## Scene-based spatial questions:
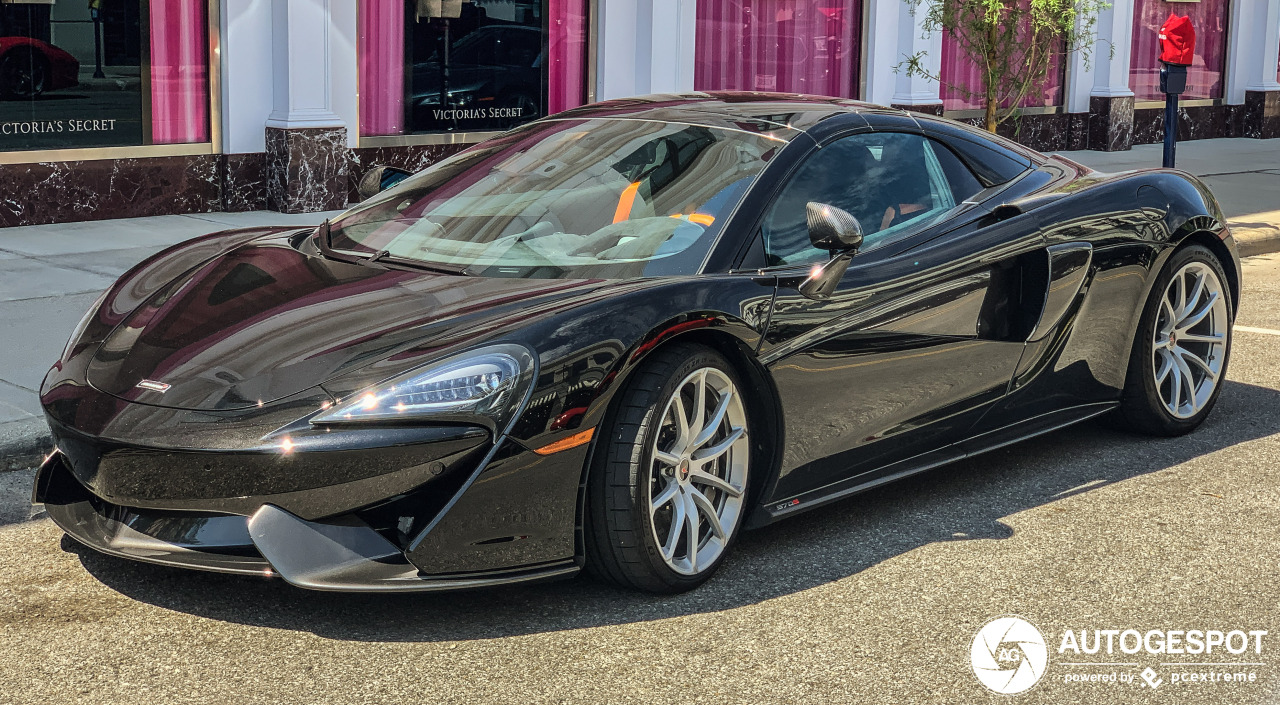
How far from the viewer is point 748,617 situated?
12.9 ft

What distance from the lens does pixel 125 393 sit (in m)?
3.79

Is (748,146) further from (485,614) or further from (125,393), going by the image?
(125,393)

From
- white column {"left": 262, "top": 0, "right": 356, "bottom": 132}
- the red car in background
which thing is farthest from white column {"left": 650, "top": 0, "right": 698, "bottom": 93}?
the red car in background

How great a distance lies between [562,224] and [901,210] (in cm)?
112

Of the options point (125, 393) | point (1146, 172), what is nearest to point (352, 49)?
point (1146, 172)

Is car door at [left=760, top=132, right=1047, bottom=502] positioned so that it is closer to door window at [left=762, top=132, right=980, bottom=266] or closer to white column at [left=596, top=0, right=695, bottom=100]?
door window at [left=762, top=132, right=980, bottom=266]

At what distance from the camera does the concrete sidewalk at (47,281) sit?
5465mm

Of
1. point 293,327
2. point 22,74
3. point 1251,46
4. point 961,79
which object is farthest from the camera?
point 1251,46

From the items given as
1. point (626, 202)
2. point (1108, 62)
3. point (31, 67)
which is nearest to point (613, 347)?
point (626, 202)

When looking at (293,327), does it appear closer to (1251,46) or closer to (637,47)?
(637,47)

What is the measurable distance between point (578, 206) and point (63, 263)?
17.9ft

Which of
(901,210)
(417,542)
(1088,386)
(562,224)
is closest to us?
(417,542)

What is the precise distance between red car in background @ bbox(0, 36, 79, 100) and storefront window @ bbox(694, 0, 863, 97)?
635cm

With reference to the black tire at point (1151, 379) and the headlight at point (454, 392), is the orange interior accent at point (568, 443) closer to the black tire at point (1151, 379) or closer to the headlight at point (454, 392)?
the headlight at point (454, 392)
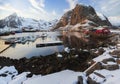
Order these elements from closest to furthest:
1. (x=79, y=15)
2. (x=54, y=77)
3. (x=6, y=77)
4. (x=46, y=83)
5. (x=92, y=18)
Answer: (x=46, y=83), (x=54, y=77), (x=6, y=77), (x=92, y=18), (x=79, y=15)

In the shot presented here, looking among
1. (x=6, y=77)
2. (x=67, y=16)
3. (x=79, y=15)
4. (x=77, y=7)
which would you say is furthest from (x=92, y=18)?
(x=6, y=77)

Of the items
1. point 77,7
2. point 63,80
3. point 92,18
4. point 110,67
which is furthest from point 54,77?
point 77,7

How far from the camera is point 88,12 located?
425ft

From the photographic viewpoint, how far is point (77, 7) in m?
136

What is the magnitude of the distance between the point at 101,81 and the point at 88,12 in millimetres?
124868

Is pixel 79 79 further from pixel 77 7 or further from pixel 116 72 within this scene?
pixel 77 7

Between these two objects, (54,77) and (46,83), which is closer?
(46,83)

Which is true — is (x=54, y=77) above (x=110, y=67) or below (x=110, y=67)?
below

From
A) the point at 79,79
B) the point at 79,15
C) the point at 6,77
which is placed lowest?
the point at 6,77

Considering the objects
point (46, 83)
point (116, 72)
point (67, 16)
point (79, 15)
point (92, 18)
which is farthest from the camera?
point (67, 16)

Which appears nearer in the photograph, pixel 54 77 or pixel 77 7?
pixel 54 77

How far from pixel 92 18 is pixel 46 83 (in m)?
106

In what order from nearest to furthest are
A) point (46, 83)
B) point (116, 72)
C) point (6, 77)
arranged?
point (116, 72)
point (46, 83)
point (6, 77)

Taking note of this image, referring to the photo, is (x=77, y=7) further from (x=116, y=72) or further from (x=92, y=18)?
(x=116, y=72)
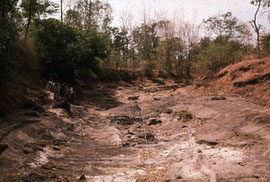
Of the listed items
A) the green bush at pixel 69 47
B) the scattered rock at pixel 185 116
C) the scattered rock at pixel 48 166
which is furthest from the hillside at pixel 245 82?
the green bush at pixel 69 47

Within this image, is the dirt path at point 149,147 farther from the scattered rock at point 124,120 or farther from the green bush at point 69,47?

## Problem requirements:
Please update all of the records by replacing "white column" with "white pillar" and leaving everything else unchanged. Omit the pictures from your answer.

## The response:
How far from the viewer is point 748,617 situated?
12.9 ft

What distance from the lens does pixel 125 393 sit (in m)?
3.79

Is (748,146) further from (485,614) or further from (125,393), going by the image?
(125,393)

From
- white pillar {"left": 262, "top": 0, "right": 356, "bottom": 132}
- the red car in background
which thing is farthest from white pillar {"left": 650, "top": 0, "right": 698, "bottom": 93}?
the red car in background

How great a distance lies between [562,224] and [901,210] (in cm)?
112

Of the options point (125, 393) | point (1146, 172), what is nearest to point (352, 49)?
point (1146, 172)

Is car door at [left=760, top=132, right=1047, bottom=502] positioned so that it is closer to door window at [left=762, top=132, right=980, bottom=266] or closer to white pillar at [left=596, top=0, right=695, bottom=100]?
door window at [left=762, top=132, right=980, bottom=266]

At what distance from the camera does the concrete sidewalk at (47,281) sit?
5465mm

Of
1. point 293,327
2. point 22,74
3. point 1251,46
4. point 961,79
which object is farthest from the camera?
point 1251,46

From the items given as
1. point (626, 202)
2. point (1108, 62)
3. point (31, 67)
which is nearest to point (613, 347)?
point (626, 202)

When looking at (293,327), does it appear closer to (1251,46) or closer to (637,47)?
(637,47)

What is the measurable distance between point (578, 206) and point (63, 263)?
17.9ft

Which of
(901,210)
(417,542)
(1088,386)
(562,224)
is closest to us?
(417,542)

What is the precise distance between red car in background @ bbox(0, 36, 79, 100) and storefront window @ bbox(694, 0, 863, 97)?
635cm

With reference to the black tire at point (1151, 379) and the headlight at point (454, 392), is the orange interior accent at point (568, 443) closer to the black tire at point (1151, 379) or closer to the headlight at point (454, 392)?
the headlight at point (454, 392)
Order these elements from closest to furthest:
1. (x=79, y=15)
2. (x=54, y=77)
3. (x=6, y=77)
4. (x=46, y=83)
5. (x=92, y=18)
Answer: (x=46, y=83), (x=54, y=77), (x=6, y=77), (x=92, y=18), (x=79, y=15)

In the shot presented here, looking among
1. (x=6, y=77)
2. (x=67, y=16)
3. (x=79, y=15)
4. (x=77, y=7)
which would you say is furthest from (x=92, y=18)?
(x=6, y=77)

Of the items
1. point 77,7
2. point 63,80
3. point 92,18
4. point 110,67
which is furthest from point 54,77?
point 77,7

How far from the camera is point 88,12 located?
425ft

From the photographic viewpoint, how far is point (77, 7) in m?
136

What is the magnitude of the distance between the point at 101,81 and the point at 88,12 in millimetres?
124868

Is pixel 79 79 further from pixel 77 7 or further from pixel 116 72 within this scene?
pixel 77 7

Between these two objects, (54,77) and (46,83), which is closer?
(46,83)

Which is true — is (x=54, y=77) above (x=110, y=67) or below (x=110, y=67)?
below

From
A) the point at 79,79
B) the point at 79,15
C) the point at 6,77
which is placed lowest?
the point at 6,77

Considering the objects
point (46, 83)
point (116, 72)
point (67, 16)
point (79, 15)
point (92, 18)
which is farthest from the camera?
point (67, 16)

Which appears nearer in the photograph, pixel 54 77 or pixel 77 7?
pixel 54 77

How far from pixel 92 18 is pixel 46 83 (in m)?
106

In what order from nearest to furthest are
A) point (46, 83)
B) point (116, 72)
C) point (6, 77)
arranged?
point (116, 72)
point (46, 83)
point (6, 77)

Taking note of this image, referring to the photo, is (x=77, y=7) further from (x=116, y=72) or further from (x=92, y=18)?
(x=116, y=72)
Of the listed items
A) the green bush at pixel 69 47
B) the scattered rock at pixel 185 116
C) the scattered rock at pixel 48 166
which is furthest from the hillside at pixel 245 82?
the green bush at pixel 69 47

Within this image, is the dirt path at point 149,147 farther from the scattered rock at point 124,120 or farther from the green bush at point 69,47?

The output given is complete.